Required actions:
1. Answer these from the Tympanophyllum article:
(a) Which subfamily is the genus placed in?
(b) In what year was the genus named?
(c) Who described the subgenus Anaprion, and in what year?
2. Reproduce word for word the part of the Tympanophyllum article that opens with the words containing "Scientific classification" and closes with "extraordinaria (Brunner von Wattenwyl, 1895)".
3. Which species names appear in the numbered list of the Tympanophyllum article? Give each one without its author and year.

Page extract:

Tympanophyllum

Scientific classification
- Domain: Eukaryota
- Kingdom: Animalia
- Phylum: Arthropoda
- Class: Insecta
- Order: Orthoptera
- Suborder: Ensifera
- Family: Tettigoniidae
- Subfamily: Pseudophyllinae
- Tribe: Phyllomimini
- Genus: Tympanophyllum Krauss, 1902
- Type species: Tympanoptera extraordinaria (Brunner von Wattenwyl, 1895)
- Synonyms: Tympanoptera Brunner von Wattenwyl, 1895

= Tympanophyllum =

Genus of cricket-like animals

Tympanophyllum is a genus of Southeast Asian bush-crickets in the tribe Phyllomimini within the subfamily Pseudophyllinae. Species have been recorded from India, through Indo-China and Malesia to New Guinea. The genus was named in 1902.

==Species==
The Orthoptera Species File lists the following 2 subgenera:
- Tympanophyllum (Anaprion) Uvarov, 1939
1. Tympanophyllum auriculatum Gorochov & Voltshenkova, 2002
2. Tympanophyllum citreum Gorochov & Voltshenkova, 2002
3. Tympanophyllum imperfectum (de Jong, 1939)
4. Tympanophyllum javanicum (Brunner von Wattenwyl, 1895)
5. Tympanophyllum maculiventris (Beier, 1954)

Stored data:
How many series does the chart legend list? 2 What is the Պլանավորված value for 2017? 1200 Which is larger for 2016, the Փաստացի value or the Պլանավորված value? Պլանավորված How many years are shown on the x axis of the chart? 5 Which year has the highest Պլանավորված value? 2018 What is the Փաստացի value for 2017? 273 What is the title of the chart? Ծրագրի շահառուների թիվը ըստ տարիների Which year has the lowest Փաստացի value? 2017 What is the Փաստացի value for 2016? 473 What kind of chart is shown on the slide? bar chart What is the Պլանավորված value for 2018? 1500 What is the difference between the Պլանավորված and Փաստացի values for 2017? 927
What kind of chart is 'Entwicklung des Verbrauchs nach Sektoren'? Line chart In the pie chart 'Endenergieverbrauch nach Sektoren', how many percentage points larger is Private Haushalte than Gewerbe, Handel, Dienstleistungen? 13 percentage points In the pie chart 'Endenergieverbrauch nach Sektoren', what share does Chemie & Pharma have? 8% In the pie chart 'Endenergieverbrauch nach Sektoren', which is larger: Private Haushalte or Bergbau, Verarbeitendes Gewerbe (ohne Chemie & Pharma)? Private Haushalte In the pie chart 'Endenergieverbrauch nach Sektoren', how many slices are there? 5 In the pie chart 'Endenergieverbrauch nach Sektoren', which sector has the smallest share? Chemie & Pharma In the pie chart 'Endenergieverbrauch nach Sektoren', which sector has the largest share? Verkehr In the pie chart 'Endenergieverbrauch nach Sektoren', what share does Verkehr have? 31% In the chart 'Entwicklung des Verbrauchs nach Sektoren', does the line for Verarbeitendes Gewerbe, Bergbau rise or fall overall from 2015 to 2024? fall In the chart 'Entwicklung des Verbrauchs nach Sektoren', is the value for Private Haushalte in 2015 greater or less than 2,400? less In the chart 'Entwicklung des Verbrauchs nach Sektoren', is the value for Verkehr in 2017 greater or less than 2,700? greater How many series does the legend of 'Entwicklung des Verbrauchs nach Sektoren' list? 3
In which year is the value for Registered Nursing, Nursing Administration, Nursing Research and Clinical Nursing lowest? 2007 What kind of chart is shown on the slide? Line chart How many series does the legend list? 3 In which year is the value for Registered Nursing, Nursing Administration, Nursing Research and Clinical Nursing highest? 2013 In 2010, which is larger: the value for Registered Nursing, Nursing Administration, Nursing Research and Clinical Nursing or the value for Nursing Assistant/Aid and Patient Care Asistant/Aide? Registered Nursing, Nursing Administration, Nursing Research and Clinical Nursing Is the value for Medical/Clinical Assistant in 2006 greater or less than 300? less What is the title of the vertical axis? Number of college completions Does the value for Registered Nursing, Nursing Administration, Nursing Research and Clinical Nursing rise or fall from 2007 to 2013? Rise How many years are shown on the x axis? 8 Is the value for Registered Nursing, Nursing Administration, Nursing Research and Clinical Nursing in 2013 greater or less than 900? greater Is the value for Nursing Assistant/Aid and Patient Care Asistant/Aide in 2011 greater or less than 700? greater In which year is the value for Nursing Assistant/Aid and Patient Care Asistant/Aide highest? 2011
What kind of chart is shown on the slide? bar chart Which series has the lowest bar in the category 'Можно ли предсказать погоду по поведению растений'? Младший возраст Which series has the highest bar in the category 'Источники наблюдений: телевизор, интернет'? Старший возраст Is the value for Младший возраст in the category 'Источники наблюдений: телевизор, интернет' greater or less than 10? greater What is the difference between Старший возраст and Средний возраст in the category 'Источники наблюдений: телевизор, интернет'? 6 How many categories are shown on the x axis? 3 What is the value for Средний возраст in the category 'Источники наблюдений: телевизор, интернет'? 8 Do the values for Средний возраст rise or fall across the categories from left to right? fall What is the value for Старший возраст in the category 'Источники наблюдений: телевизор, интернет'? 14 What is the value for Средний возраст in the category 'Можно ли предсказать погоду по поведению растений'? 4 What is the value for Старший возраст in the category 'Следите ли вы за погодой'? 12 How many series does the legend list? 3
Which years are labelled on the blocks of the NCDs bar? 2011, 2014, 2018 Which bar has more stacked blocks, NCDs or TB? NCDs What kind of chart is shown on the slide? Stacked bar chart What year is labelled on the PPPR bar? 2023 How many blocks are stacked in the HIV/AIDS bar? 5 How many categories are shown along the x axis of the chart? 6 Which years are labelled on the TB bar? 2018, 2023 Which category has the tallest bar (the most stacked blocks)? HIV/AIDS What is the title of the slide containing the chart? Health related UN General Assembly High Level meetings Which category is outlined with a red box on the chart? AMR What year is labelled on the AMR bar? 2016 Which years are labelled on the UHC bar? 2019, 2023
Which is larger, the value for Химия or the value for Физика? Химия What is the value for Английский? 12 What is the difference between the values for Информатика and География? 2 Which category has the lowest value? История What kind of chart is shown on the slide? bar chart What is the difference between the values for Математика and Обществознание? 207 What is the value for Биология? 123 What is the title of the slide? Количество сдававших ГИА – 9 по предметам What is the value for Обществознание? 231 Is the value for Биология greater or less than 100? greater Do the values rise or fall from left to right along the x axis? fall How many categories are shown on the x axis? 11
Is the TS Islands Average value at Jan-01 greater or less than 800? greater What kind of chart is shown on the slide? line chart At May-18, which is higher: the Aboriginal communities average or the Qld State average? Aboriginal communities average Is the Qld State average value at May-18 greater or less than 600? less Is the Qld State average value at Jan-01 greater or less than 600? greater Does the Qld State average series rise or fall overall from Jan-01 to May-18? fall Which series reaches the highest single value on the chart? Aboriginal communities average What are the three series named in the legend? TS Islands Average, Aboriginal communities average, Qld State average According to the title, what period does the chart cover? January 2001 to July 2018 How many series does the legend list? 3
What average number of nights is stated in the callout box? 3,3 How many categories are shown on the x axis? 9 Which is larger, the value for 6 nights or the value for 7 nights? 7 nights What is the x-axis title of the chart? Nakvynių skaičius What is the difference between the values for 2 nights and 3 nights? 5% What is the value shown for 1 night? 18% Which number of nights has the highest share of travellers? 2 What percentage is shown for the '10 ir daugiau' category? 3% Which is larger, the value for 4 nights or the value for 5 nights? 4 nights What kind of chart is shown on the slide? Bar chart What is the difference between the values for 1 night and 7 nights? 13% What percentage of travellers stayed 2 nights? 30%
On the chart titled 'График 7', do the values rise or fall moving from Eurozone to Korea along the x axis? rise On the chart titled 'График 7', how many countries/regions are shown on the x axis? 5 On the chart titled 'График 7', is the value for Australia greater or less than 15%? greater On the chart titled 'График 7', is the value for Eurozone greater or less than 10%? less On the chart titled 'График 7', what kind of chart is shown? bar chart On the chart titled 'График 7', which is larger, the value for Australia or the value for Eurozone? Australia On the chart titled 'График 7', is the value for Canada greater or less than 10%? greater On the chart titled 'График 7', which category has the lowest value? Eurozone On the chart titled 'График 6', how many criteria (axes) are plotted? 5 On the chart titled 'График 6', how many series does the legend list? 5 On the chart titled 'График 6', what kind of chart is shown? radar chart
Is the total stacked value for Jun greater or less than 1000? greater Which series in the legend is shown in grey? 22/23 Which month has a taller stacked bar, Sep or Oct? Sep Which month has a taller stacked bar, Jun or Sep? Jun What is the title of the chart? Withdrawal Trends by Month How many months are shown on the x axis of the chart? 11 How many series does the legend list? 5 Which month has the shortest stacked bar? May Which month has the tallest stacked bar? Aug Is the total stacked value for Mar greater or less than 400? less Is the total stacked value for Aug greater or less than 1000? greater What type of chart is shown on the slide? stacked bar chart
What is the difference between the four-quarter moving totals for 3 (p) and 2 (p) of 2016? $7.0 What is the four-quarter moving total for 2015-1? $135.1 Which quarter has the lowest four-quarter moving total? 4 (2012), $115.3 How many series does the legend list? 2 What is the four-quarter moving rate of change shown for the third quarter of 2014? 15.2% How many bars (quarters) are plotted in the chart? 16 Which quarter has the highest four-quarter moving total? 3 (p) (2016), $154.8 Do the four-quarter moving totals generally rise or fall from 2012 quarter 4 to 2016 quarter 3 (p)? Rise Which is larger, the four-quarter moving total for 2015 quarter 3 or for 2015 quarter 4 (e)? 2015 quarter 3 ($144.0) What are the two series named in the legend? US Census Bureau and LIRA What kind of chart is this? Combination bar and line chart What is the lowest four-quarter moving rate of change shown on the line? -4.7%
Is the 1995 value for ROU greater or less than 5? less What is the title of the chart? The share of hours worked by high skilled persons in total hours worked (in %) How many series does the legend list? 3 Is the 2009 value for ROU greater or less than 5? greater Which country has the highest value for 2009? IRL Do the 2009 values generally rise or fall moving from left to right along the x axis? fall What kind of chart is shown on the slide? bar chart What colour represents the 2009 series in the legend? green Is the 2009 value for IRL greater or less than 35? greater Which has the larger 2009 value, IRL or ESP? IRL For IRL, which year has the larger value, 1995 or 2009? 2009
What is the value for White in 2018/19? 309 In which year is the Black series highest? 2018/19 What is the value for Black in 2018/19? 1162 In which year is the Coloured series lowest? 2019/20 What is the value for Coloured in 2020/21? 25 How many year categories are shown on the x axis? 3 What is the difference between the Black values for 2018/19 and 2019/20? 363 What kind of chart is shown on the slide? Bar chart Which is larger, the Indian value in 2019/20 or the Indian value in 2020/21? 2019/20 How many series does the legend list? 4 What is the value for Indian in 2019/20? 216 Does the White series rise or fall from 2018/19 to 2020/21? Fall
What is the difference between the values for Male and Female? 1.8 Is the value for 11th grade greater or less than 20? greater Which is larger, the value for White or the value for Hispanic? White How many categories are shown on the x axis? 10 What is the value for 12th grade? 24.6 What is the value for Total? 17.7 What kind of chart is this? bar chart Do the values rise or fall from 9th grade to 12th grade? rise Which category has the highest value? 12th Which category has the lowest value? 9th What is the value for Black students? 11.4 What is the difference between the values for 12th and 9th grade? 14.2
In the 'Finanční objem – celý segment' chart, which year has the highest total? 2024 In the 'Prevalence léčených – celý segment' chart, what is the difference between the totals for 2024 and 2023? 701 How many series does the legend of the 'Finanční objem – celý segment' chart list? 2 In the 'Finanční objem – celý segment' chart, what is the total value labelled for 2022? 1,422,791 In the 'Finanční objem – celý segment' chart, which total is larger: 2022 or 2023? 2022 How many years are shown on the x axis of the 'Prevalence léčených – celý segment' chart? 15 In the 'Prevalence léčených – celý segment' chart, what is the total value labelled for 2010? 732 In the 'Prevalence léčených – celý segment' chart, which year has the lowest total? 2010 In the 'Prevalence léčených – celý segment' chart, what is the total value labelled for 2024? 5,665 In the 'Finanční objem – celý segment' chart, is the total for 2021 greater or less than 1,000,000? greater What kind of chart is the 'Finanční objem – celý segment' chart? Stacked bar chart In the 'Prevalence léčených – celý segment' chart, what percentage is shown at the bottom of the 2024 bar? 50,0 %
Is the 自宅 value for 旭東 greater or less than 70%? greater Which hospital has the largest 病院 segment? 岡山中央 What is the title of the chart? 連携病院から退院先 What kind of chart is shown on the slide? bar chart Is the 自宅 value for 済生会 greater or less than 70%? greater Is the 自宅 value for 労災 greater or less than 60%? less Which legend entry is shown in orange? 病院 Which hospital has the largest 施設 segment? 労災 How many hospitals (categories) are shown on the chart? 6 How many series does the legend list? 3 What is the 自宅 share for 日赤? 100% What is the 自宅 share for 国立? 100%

Outputs for the tasks:
1.
(a) Pseudophyllinae
(b) 1902
(c) Uvarov, 1939

2.
Scientific classification
- Domain: Eukaryota
- Kingdom: Animalia
- Phylum: Arthropoda
- Class: Insecta
- Order: Orthoptera
- Suborder: Ensifera
- Family: Tettigoniidae
- Subfamily: Pseudophyllinae
- Tribe: Phyllomimini
- Genus: Tympanophyllum Krauss, 1902
- Type species: Tympanoptera extraordinaria (Brunner von Wattenwyl, 1895)

3.
Tympanophyllum auriculatum
Tympanophyllum citreum
Tympanophyllum imperfectum
Tympanophyllum javanicum
Tympanophyllum maculiventris